The Beason-Hammon Alabama Taxpayer and Citizen Protection Act, House Bill 56, was signed into law on June 9, 2011, by Governor Robert Bentley. Intended to address many problems of illegal immigration, sections of the law:

  • Require business entities or employers seeking economic incentives to verify the employment eligibility of their employees with E-Verify (Section 9);
  • Criminalize certain behavior relating to concealing, harboring, shielding, or attempting to conceal, harbor, or shield unauthorized aliens (Section 13);
  • Prohibit a business entity, employer, or public employer from knowingly employing an unauthorized alien and requiring use of E-Verify (Section 15);
  • Prohibit employers from deducting certain business expenses, including any “wage, compensation, whether in money or in kind or in services, or remuneration of any kind for the performance of services paid to an unauthorized alien” (Section 16);
  • Make it a discriminatory practice for a business entity or employer to fail to hire a legally present job applicant or discharge an employee while retaining an employee who is an unauthorized alien under certain conditions (Section 17);
  • Provide penalties for solicitation, attempt, or conspiracy to violate the law (Section 25);
  • Prohibit the enforcement of certain contracts under certain conditions (Section 27); and
  • Prohibit an alien not lawfully present from entering into a business transaction under certain conditions (Section 27).

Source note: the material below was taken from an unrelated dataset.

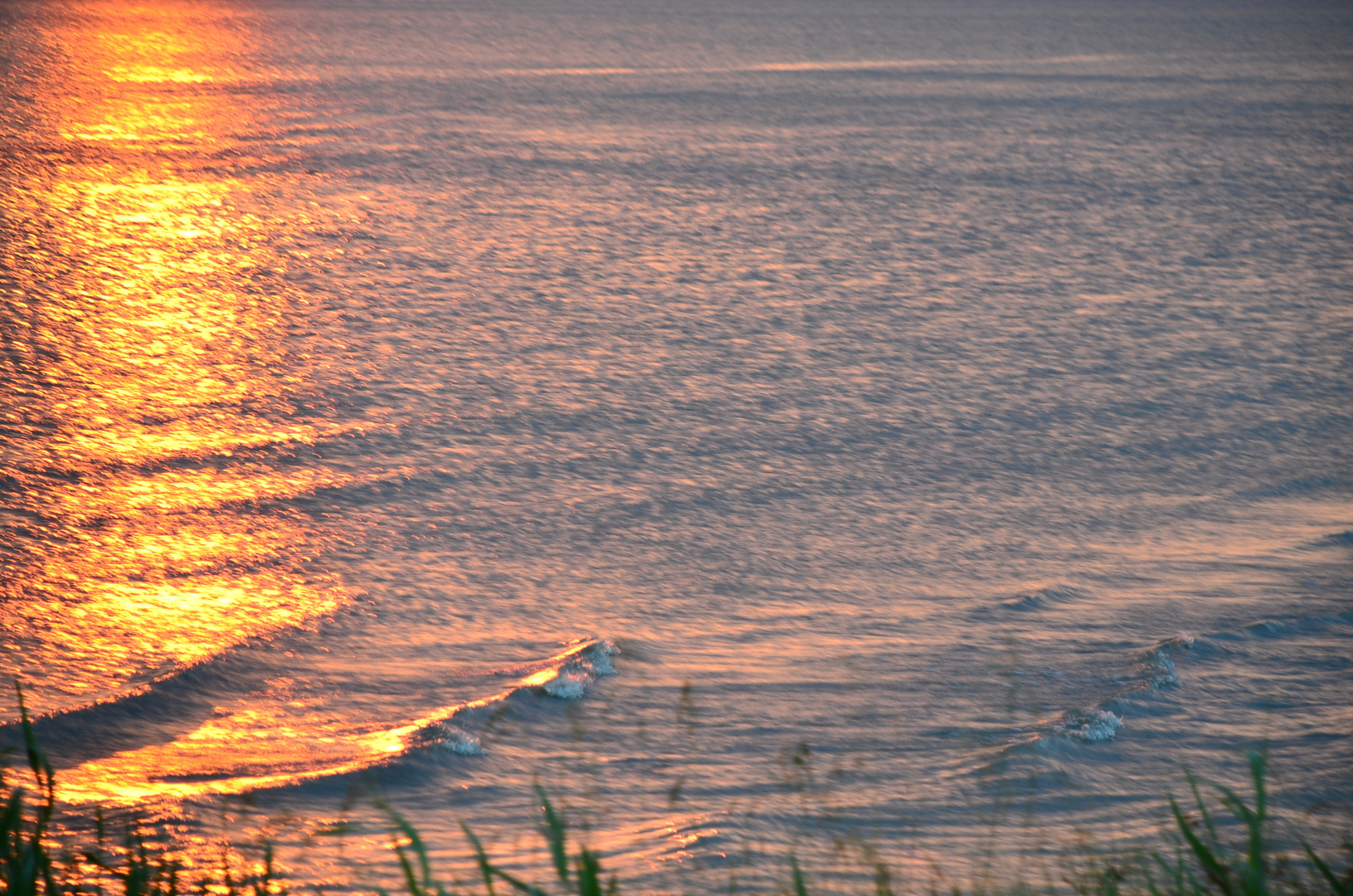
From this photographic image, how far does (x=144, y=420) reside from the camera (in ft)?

The law is intended to avoid conflict with the enforcement of federal laws governing immigration and authorization to work in the United States, by incorporating federal laws in the Act’s definition of an “alien,” (Section 3(1)) and “unauthorized alien” (Section 3(16)); by requiring employers to use the federal E-Verify program (Section 15(b)) and to recognize federal work authorization programs. Under the law, a person may be regarded as an “alien unlawfully present in the United States” only if the person’s unlawful immigration status has been verified by the federal government pursuant to 8 U.S.C. §1373(c) (Sections 3 (10), 17(e)).

Some sections of the law affecting the Alabama Department of Homeland Security become effective immediately, and most sections of the law become effective on the first day of the third month following approval by the Governor. However, Section 9 (which applies to contracts with or grants from the state) is scheduled to take effect on January 1, 2012, and Section 15 (which prohibits knowing employment of an unauthorized alien to perform work within the State of Alabama) will take effect on April 1, 2012.

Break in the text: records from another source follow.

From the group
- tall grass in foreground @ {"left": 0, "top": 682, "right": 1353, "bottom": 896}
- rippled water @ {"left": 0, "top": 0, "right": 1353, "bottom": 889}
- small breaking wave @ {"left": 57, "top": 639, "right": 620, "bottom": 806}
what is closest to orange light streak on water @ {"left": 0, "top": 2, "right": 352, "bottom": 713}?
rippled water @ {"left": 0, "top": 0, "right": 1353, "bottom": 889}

Legal challenges to the Act seem certain, as several groups have announced plans to challenge the constitutionality of its provisions. The Act contains a severability provision, which creates the possibility that some provisions may remain effective even if others are overturned by the courts.

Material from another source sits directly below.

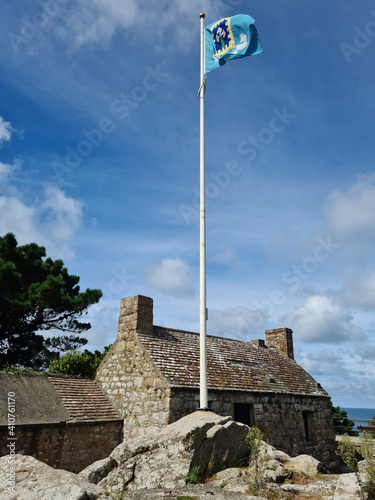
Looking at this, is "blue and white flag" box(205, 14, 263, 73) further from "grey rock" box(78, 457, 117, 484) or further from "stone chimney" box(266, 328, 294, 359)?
"stone chimney" box(266, 328, 294, 359)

Portions of the law are patterned on Arizona legislation that was upheld by the U.S. Supreme Court. On May 26, 2011, with Chief Justice John Roberts writing for the 5-3 majority, in part joined by Justices Scalia, Kennedy and Alito, the U.S. Supreme Court concluded that federal immigration law does not preempt or invalidate an Arizona law, which subjected state employers to sanctions for knowingly or intentionally employing unauthorized aliens and which required that all Arizona employers use E-Verify. Chamber of Commerce of the United States of America v. Whiting, No. 09-115, U.S. Supreme Court (May 26, 2011).

Note: This article was published in the June 15, 2011 issue of the Alabama eAuthority.